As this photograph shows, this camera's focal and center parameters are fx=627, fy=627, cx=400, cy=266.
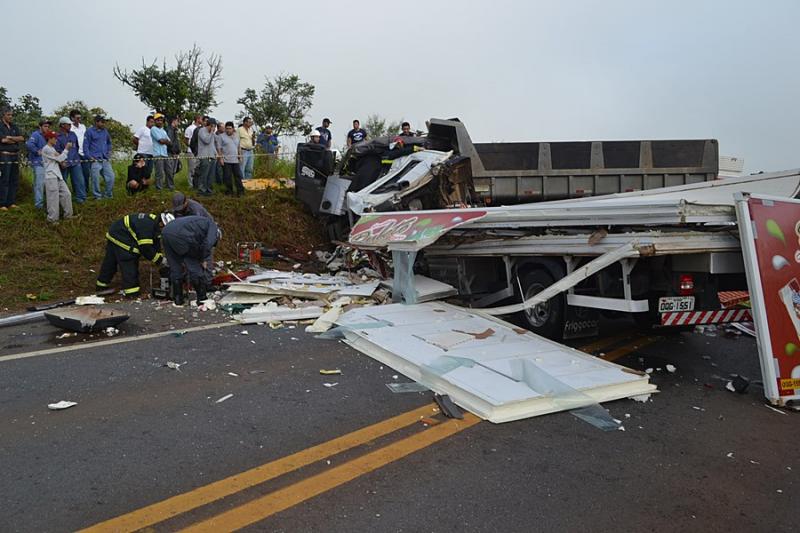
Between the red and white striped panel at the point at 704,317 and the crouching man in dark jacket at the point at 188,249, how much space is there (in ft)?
19.1

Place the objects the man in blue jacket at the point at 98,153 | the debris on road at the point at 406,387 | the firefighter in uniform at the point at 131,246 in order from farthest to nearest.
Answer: the man in blue jacket at the point at 98,153, the firefighter in uniform at the point at 131,246, the debris on road at the point at 406,387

Task details
Copy all of the rows above word for word, leaving out the picture.

Exercise result
As this photograph shows, this camera's focal and center parameters are fx=627, fy=627, cx=400, cy=266.
Between the red and white striped panel at the point at 704,317 and the crouching man in dark jacket at the point at 188,249, how much space is there (in ft)?
19.1

Place the objects the man in blue jacket at the point at 98,153 | the debris on road at the point at 406,387 | the firefighter in uniform at the point at 131,246 in order from farthest to nearest.
Answer: the man in blue jacket at the point at 98,153, the firefighter in uniform at the point at 131,246, the debris on road at the point at 406,387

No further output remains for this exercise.